**What the task asks:** Can you give the stretch of the material below that opens with the line containing "In considering" and closes with the line containing "which is farthest from the", both ends included, as a JSON list of strings with one string per line and blank lines omitted?

(Records of spatial reasoning questions)
- - -

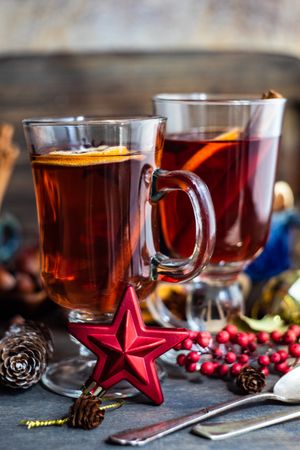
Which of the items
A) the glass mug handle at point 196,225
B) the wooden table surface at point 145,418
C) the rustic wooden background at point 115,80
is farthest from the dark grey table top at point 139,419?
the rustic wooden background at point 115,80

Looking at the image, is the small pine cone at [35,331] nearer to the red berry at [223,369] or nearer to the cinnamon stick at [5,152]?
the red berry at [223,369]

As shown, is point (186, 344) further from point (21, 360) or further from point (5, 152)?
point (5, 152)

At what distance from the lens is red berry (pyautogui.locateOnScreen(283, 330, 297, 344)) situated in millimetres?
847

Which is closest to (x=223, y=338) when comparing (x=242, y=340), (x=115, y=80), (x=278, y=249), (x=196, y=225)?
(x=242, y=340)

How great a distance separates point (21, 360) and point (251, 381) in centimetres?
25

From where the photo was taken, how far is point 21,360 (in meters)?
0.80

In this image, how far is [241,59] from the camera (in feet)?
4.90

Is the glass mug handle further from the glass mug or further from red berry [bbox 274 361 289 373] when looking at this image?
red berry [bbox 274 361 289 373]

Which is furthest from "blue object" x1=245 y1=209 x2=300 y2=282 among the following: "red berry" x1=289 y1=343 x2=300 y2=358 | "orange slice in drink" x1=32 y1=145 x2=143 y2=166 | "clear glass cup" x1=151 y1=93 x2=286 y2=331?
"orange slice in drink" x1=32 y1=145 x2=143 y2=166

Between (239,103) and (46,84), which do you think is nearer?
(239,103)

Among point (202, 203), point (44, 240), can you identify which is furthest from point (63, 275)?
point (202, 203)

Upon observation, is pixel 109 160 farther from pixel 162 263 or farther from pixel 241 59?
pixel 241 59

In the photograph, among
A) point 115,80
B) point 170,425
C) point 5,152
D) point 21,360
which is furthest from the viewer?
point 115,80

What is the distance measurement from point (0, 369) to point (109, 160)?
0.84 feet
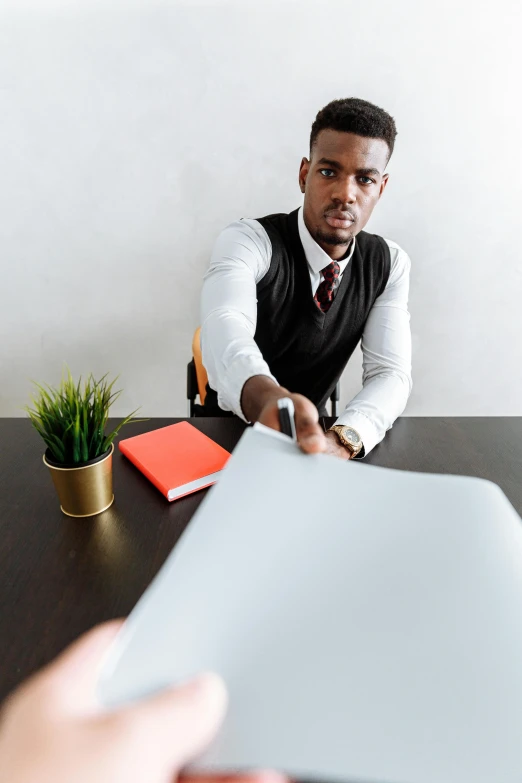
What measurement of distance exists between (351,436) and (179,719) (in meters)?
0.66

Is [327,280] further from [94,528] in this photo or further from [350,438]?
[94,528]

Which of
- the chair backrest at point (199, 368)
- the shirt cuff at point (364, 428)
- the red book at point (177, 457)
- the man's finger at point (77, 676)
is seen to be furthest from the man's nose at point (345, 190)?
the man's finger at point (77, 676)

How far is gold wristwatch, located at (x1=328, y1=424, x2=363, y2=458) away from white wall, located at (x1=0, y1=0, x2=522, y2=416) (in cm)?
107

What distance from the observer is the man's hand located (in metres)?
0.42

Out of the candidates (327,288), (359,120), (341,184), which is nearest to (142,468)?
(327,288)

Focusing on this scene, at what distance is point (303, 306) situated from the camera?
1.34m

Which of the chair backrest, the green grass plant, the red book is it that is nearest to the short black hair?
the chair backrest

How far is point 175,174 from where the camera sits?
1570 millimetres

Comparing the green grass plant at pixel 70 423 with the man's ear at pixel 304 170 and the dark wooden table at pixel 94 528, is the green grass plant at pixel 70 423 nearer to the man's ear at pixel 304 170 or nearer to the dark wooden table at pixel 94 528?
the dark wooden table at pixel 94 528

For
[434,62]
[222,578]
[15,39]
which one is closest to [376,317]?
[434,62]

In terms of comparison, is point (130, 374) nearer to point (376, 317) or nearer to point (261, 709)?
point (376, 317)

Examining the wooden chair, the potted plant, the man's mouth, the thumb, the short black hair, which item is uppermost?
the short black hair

- - -

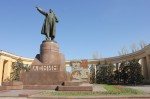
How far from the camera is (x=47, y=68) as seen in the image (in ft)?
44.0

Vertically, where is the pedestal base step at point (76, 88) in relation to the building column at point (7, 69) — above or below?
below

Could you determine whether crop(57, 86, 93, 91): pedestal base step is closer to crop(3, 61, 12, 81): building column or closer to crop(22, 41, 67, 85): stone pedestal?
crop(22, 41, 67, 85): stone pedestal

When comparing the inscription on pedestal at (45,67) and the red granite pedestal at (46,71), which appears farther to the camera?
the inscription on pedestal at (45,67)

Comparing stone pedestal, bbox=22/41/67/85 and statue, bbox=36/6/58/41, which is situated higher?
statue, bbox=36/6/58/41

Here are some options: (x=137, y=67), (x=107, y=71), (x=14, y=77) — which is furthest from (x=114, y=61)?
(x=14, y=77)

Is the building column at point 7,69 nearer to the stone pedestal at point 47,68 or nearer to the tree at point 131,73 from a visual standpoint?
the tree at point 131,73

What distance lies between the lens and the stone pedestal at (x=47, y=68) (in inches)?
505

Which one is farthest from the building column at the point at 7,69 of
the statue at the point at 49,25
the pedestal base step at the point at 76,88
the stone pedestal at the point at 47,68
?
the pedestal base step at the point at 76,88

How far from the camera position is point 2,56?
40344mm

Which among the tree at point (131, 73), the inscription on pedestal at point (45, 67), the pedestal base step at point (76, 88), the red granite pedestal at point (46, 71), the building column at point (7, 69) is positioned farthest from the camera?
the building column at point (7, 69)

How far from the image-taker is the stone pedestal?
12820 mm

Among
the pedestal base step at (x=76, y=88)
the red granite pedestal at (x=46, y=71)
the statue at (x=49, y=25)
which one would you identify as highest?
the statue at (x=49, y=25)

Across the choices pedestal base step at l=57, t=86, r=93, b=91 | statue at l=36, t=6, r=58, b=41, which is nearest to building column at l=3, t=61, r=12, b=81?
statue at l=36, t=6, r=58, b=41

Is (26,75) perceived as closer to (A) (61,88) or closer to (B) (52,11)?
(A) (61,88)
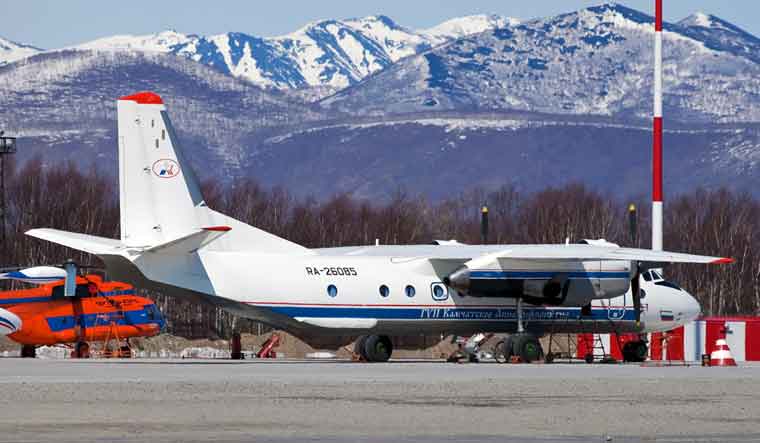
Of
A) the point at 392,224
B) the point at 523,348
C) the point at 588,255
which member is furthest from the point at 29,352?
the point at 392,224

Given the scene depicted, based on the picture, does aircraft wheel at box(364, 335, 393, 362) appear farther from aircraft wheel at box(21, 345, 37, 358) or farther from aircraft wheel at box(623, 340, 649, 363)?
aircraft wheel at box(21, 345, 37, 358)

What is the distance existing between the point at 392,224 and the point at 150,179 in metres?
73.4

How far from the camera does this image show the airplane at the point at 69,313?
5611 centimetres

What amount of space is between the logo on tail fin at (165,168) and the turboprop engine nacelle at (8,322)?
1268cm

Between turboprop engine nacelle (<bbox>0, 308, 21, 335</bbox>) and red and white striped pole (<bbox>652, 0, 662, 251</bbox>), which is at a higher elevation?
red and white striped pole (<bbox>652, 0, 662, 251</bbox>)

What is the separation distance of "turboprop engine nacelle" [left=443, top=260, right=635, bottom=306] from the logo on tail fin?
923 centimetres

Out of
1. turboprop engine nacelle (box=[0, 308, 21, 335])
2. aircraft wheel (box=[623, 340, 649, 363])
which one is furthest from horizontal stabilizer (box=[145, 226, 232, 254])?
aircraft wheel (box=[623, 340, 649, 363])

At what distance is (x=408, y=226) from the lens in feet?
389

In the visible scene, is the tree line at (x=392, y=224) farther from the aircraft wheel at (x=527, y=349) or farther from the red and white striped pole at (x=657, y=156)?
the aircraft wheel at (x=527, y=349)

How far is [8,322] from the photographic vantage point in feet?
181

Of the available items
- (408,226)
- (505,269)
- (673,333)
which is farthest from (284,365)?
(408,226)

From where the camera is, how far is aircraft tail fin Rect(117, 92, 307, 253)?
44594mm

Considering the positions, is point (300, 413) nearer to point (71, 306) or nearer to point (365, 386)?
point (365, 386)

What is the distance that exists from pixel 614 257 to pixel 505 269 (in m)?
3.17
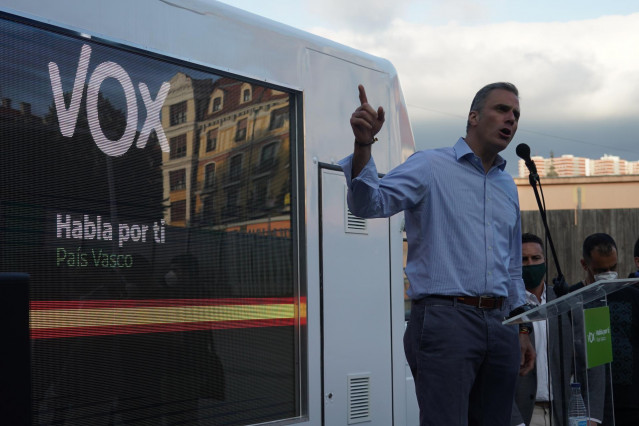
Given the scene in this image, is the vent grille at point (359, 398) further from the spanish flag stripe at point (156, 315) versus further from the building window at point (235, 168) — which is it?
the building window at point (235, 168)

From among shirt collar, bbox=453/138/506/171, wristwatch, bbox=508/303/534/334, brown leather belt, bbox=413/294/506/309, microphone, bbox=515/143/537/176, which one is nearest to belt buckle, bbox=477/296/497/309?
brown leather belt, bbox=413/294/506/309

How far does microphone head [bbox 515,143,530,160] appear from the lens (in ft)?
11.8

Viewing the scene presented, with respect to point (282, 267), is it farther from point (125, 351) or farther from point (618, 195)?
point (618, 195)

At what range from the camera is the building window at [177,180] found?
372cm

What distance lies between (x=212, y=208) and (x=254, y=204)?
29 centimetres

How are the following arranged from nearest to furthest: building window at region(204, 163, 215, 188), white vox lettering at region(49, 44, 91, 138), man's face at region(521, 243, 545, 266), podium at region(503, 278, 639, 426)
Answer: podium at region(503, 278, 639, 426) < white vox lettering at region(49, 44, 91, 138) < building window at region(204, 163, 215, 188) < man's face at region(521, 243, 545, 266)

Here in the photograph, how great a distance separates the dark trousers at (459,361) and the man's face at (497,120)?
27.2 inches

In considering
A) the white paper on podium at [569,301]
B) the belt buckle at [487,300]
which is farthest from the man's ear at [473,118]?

- - -

**Full solution:**
[
  "In considering",
  "A) the white paper on podium at [569,301]",
  "B) the belt buckle at [487,300]",
  "which is farthest from the man's ear at [473,118]?"
]